Pourquoi cette glorification des start-up et des jeunes entrepreneurs ?
Éric Sadin Cela vient du mythe du garage. De ces ingénieurs qui s’affranchissaient d’une forme d’autorité et qui s’inscrivaient dans la prise de risque, l’audace et l’aventure technologique. Les deux grandes figures sont Steve Jobs et Steve Wozniak qui, dans les années 1970, ont fondé Apple. Depuis dix ans, ce mythe du garage est devenu celui de la start-up. L’audace entrepreneuriale est désormais accessible au commun des mortels. Cela induit un nouvel horizon du capitalisme qui permet à tout le monde de s’y raccorder.

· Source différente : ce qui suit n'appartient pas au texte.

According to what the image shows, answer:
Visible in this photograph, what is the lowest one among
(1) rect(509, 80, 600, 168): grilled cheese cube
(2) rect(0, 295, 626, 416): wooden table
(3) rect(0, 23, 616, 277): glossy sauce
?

Du start-uppeur qui a une idée, au codeur, au « collaborateur créatif » ou encore à l’autoentrepreneur « indépendant ». Chacun peut devenir milliardaire, comme le promeut Macron. Ce mythe est récupéré et célébré par quasiment tous les bords politiques, car tout le monde peut y piocher des arguments. En cela, la start-up incarne le consensus social-libéral de notre temps. Elle est aussi glorifiée comme célébration de la jeunesse ; la start-up permet d’offrir une cure de jouvence au capitalisme. Mais le développement des start-up ne consiste souvent qu’à trouver des moyens de collecter des données relatives à chaque séquence de notre existence, avec des applications et des capteurs que l’on veut placer partout : sur les biberons, les balances, les miroirs, les vêtements connectés… Dans le but de monétiser tous les champs de la vie. Et tout cela est considéré par la société comme un modèle bienvenu, qui va nous guérir de tous nos maux, sans en saisir les conséquences. Comment un tel aveuglement est-il possible ?
#start_up #capitalisme #monétisation (à tous les étages)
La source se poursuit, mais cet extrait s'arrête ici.